• _ЗАДАНИЕ A_:
Сосчитайте строки записей, в которых встречается слово 'single'. В ответе укажите только число.

• _ФРАГМЕНТ ИСТОЧНИКА_:
:::
Человек и недра. Экология и система

Главная / Публикации / Человек и недра. Экология и система

Человек и недра. Экология и система

 

Краткое и точное изложение позиции методолога в отношении экологической проблематики.

(Человек и природа, 2-1989, с.3-13)

Беседа с кандидатом философских наук, научным сотрудником Института управления и экономики народного образования Академии педагогических наук СССР, председателем комитета по организационно-деятельностным играм и системомыследеятельностной методологии Союза научных и инженерных обществ СССР Георгием Петровичем ЩЕДРОВИЦКИМ

— Обращаясь сегодня к проблемам, связанным с отношением к природе, мы должны иметь в виду общественный резонанс, который они получили. Каково Ваше отношение к экологическому движению в нашей стране и его перспективам?

— Признаюсь, что до самого последнего времени относился к нему с некоторым пренебрежением, свысока, как к форме интеллигентского трепа и возможности «выпустить пар». Сегодня экология — не мышление, не наука, не практика. Это массовое проявление человеческой жизни, бессмысленное, ибо не имеет своего предмета в действительности. Другой вопрос, нужно ли настаивать на том, чтобы превратить это движение в осмысленное?
:::
• _ЗАДАНИЕ B_:
Как, согласно фрагменту источника, Г. П. Щедровицкий до самого последнего времени относился к экологическому движению?
:::
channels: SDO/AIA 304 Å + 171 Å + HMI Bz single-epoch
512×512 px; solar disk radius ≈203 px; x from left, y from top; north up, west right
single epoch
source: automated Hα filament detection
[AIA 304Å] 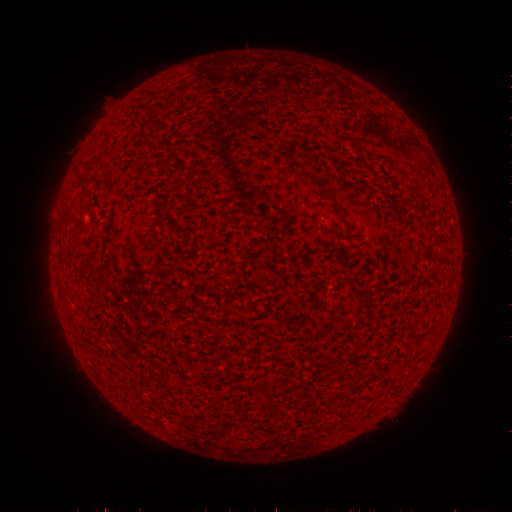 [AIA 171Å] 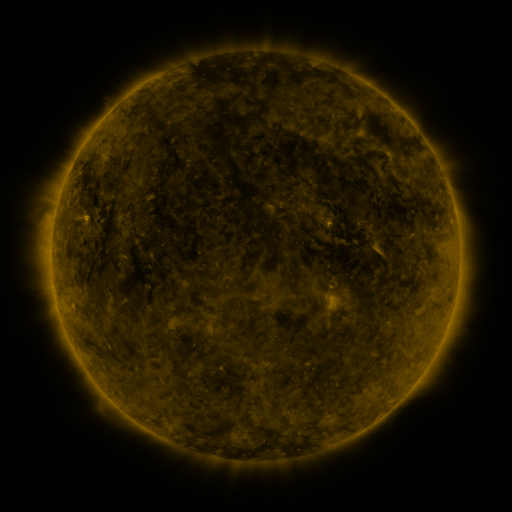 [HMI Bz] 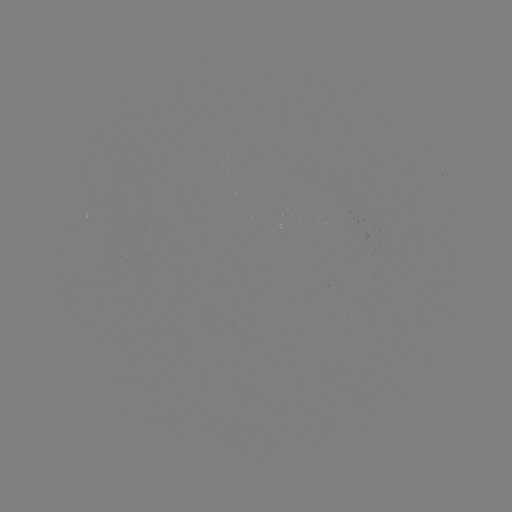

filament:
:::
• _ОТВЕТ A_:
2

• _ОТВЕТ B_:
С некоторым пренебрежением, свысока, как к форме интеллигентского трепа и возможности «выпустить пар».